Author: By Andrew Buncombe, Asia Correspondent
The scheme has been deemed necessary by the government of Nepal in part because of the 10-year-long civil war that claimed up to 13,000 lives and widowed many women. Such women are widely ostracised and discriminated against in the conservative country. In such circumstances, the government said that by offering grants of 50,000 Nepali rupees (£395), unmarried men would be persuaded to wed widows to help re-integrate them into society.
But campaigners say the scheme would not only turn women into cash cows but would be open to abuse by human traffickers. They warn that in Nepal women are traded for as little as 5,000 rupees. Lily Thapa, founder of the group Women for Human Rights (WHR) and one of the organisers of the rally, said: “It’s totally humiliating for the women. We do not want this. It’s against our human rights.”
Ms Thapa set up WHR after her husband was killed while serving with UN peacekeeping forces in 1991. She said widows in Nepal were routinely discriminated against, particularly in rural areas, and were prevented from wearing colourful clothes or attending important events as they were considered bad luck. “In the West you have no idea of the cultural code that goes on here.
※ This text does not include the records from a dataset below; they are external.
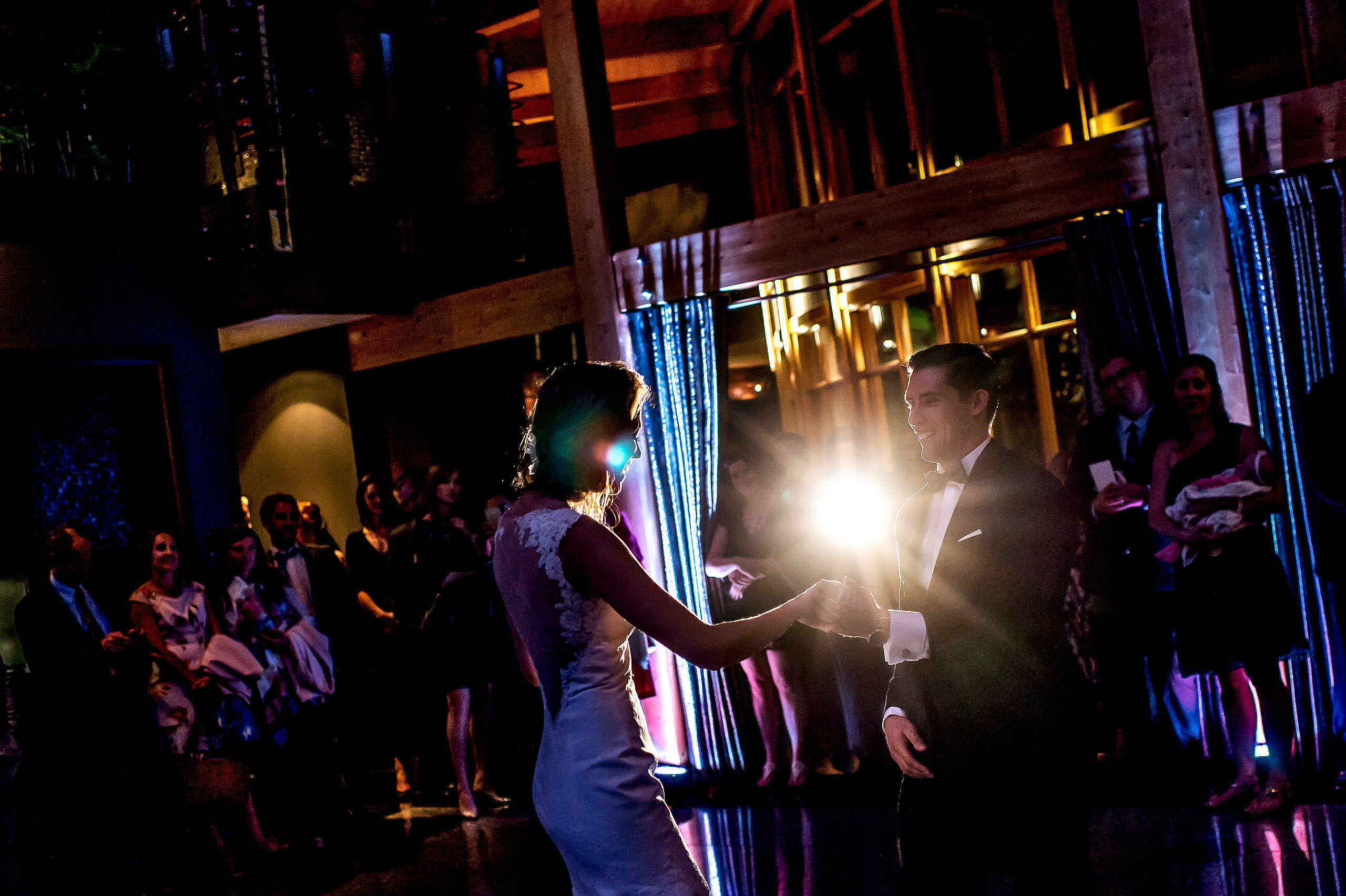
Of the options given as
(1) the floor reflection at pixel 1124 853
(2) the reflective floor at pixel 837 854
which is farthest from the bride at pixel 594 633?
(1) the floor reflection at pixel 1124 853

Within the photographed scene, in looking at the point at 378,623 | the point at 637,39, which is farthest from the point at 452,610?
the point at 637,39

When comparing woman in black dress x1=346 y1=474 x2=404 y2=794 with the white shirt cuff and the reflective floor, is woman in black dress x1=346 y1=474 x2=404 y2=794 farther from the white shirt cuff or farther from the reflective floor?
the white shirt cuff

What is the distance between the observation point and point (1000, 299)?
8047 mm

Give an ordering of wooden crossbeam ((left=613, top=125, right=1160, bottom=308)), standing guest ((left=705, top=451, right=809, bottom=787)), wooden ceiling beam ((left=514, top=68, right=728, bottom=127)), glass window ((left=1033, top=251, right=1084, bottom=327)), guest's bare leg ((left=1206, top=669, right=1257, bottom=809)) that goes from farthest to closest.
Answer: wooden ceiling beam ((left=514, top=68, right=728, bottom=127)) < glass window ((left=1033, top=251, right=1084, bottom=327)) < standing guest ((left=705, top=451, right=809, bottom=787)) < wooden crossbeam ((left=613, top=125, right=1160, bottom=308)) < guest's bare leg ((left=1206, top=669, right=1257, bottom=809))

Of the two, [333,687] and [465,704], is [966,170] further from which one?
[333,687]

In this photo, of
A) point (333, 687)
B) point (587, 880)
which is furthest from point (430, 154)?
point (587, 880)

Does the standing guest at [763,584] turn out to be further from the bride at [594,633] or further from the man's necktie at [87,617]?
the bride at [594,633]

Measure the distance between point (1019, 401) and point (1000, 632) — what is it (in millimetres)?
6015

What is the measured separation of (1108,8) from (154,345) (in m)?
6.07

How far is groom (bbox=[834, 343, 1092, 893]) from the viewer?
2279 mm

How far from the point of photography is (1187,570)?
A: 465 cm

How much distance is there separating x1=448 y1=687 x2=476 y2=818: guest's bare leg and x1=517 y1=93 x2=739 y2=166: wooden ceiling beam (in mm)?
5361

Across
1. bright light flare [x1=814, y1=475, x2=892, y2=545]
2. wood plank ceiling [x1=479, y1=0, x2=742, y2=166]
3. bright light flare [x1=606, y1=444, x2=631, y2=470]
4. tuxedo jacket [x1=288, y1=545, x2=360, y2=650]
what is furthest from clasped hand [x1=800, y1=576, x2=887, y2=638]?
wood plank ceiling [x1=479, y1=0, x2=742, y2=166]

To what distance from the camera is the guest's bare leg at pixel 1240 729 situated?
4625mm
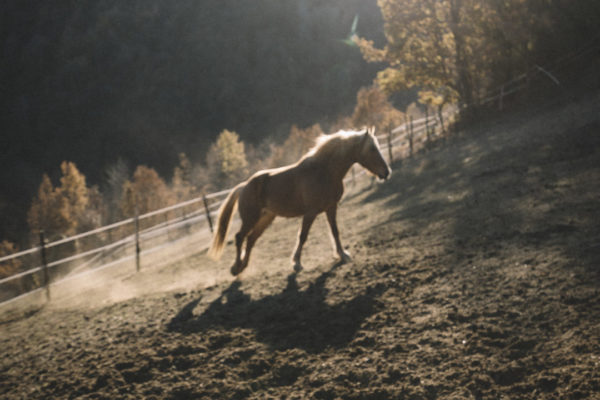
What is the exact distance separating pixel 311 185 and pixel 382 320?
7.68ft

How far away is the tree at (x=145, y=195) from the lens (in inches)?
1799

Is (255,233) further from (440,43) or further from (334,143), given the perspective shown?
(440,43)

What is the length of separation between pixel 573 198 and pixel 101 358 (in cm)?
580

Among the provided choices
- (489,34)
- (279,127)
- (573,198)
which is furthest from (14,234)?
(573,198)

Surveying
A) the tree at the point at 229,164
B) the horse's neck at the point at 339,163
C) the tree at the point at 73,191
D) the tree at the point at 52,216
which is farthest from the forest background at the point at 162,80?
the horse's neck at the point at 339,163

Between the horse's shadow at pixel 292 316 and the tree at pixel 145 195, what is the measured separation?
42.9 meters

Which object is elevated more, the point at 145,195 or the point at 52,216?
the point at 52,216

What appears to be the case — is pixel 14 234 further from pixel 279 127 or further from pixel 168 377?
pixel 168 377

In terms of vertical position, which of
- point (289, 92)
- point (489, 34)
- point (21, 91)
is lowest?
point (489, 34)

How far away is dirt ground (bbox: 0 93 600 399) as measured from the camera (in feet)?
8.11

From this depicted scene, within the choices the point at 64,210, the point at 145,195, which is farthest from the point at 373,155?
the point at 64,210

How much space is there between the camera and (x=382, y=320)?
130 inches

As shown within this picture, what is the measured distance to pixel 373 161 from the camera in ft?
17.1

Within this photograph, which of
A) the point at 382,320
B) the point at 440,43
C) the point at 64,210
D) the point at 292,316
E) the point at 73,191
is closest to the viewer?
the point at 382,320
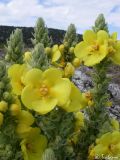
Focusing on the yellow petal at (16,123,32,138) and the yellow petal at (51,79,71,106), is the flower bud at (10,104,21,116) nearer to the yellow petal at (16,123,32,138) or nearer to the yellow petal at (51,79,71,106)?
the yellow petal at (16,123,32,138)

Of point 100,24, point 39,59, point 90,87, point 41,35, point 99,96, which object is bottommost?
point 90,87

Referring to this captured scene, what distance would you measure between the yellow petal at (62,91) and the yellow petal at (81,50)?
0.75 metres

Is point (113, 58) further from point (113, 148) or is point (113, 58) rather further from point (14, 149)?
point (14, 149)

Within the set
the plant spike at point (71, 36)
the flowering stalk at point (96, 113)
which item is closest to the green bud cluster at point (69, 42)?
the plant spike at point (71, 36)

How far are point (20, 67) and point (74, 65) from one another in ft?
2.15

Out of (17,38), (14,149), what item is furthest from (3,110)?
(17,38)

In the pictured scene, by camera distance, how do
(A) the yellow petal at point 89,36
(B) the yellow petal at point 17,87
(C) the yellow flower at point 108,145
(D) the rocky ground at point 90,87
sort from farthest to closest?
(D) the rocky ground at point 90,87
(A) the yellow petal at point 89,36
(C) the yellow flower at point 108,145
(B) the yellow petal at point 17,87

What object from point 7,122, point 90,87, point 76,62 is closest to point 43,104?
point 7,122

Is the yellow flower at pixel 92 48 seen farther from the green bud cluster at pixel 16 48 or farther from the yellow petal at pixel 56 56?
the green bud cluster at pixel 16 48

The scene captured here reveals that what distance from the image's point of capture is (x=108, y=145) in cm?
399

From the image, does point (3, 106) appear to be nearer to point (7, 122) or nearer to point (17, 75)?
point (7, 122)

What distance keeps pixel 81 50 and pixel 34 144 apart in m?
0.93

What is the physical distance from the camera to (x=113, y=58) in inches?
164

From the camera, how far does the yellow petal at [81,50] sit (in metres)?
4.16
If women want to wear a colourful dress that is their right.”
She said the government’s proposal would not help the situation and would be open to abuse by traffickers.
The opposition Maoist political party has opposed the offer on similar grounds. Campaigners say the cash payments may encourage men to marry a widow only to abandon her once they had received the money. They say the government would do better to spend the money on projects to help educate and empower women in Nepal. Some say the money should be paid directly to the widows without any demand that they marry.
Yesterday, several hundred women marched through the country’s capital waving banners that read: “We don’t want government dowries” and: “Don’t put a price on your mother”. Women came from across the country, some complaining the proposed grants had made their lives harder as men were treating them differently.
Jayanti, 25, from Nepalgunj told the MyRepublica news website: “There are many of us who are young and want to remarry but our main concerns are our children,” she said. “This one-time provision is not enough to raise our children and provide them with proper education. Moreover, there is no guarantee that we will even get to use the money.”
Nepal’s civil war pitched Maoist guerrillas against government forces, and they created a generation of struggling widows in an already impoverished country. The war ended in late 2006 after the Maoists agreed to re-enter the political mainstream as part of a peace deal which saw the country become a republic. Last year’s elections handed power to the Maoists but they stood down from the government in May after a row over the integration of former guerrillas into the national army. The Maoists remain outside the government, and the country has suffered considerable political turmoil and uncertainty.